§ Data excerpts
=== Section Start ===

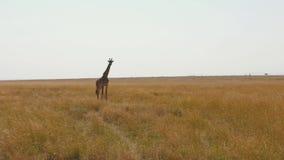 Jirafa que se coloca en Savannah With Tall Dried Grass africana en la estación seca almacen de metraje de vídeo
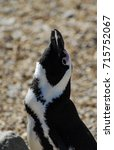 Small photo of An African Penguin making its braying call
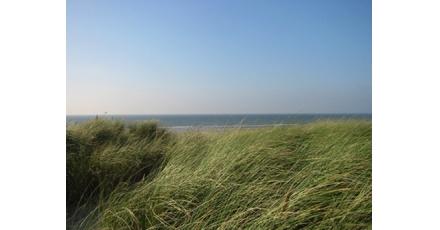 Duinen voor Almere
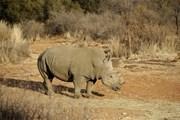 Nam Phi: Số lượng tê giác bị giết trộm để lấy sừng giảm đáng kể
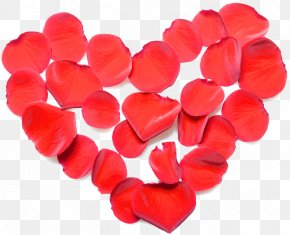 Valentine's Day - Valentine's Day Love Heart Red Clip Art PNG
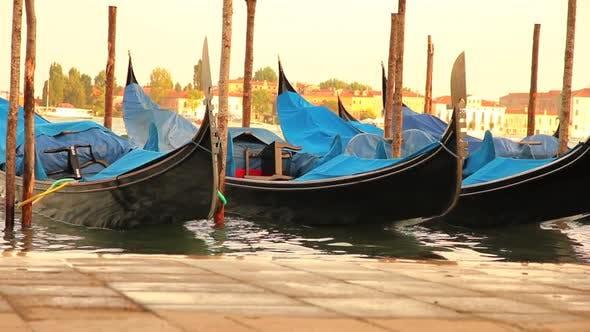 Thumbnail for Sunset in Venice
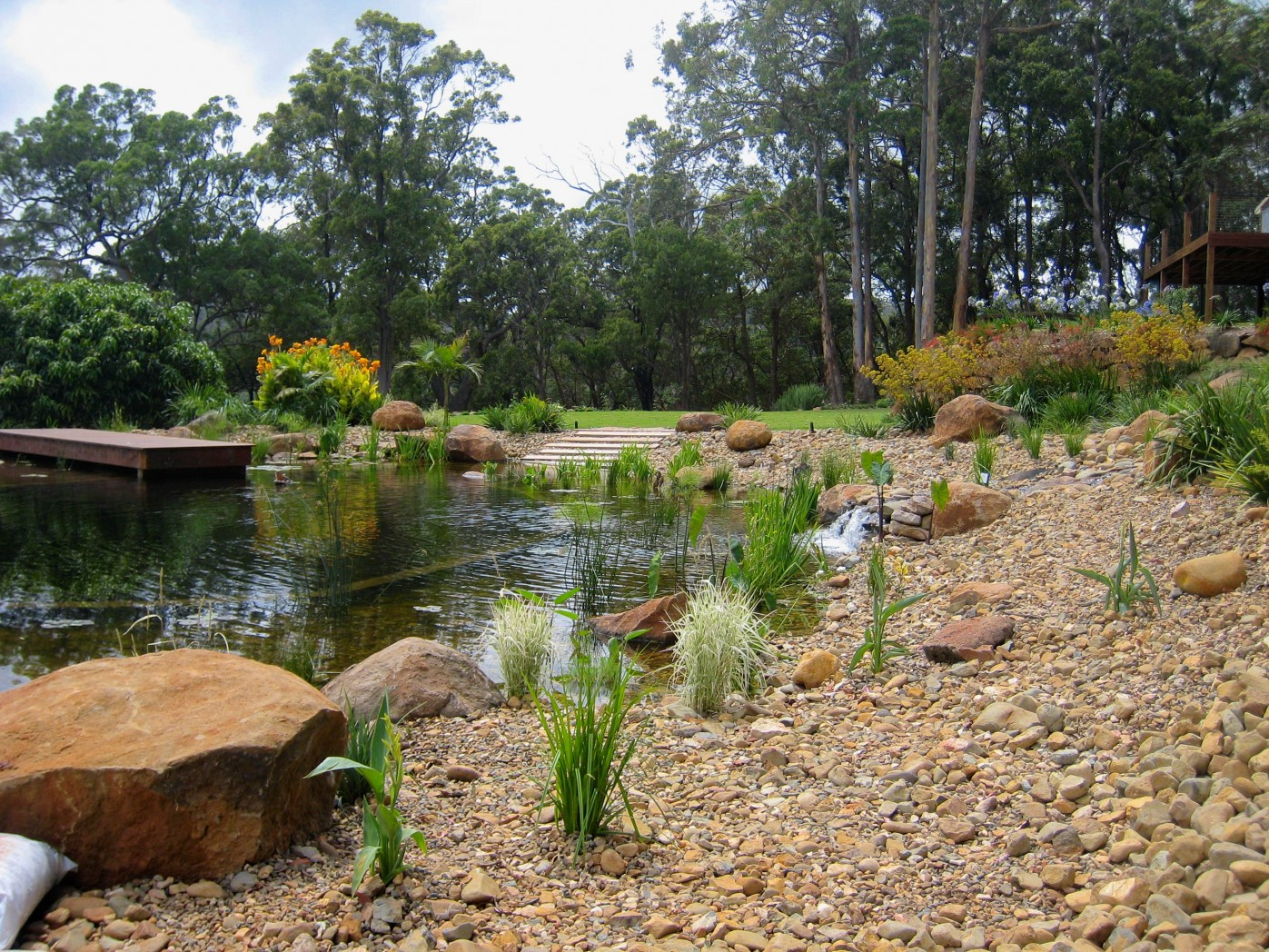 Water features natural swimming pools for Koi pond natural swimming pool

=== Section End ===

§ WHAT YOU HAVE TO DO
Return an exact transcription of the entries above, excluding each image.

§ PROBLEM SOLUTION
 Jirafa que se coloca en Savannah With Tall Dried Grass africana en la estación seca almacen de metraje de vídeo
 Small photo of An African Penguin making its braying call
 Duinen voor Almere
 Nam Phi: Số lượng tê giác bị giết trộm để lấy sừng giảm đáng kể
 Valentine's Day - Valentine's Day Love Heart Red Clip Art PNG
 Thumbnail for Sunset in Venice
 Water features natural swimming pools for Koi pond natural swimming pool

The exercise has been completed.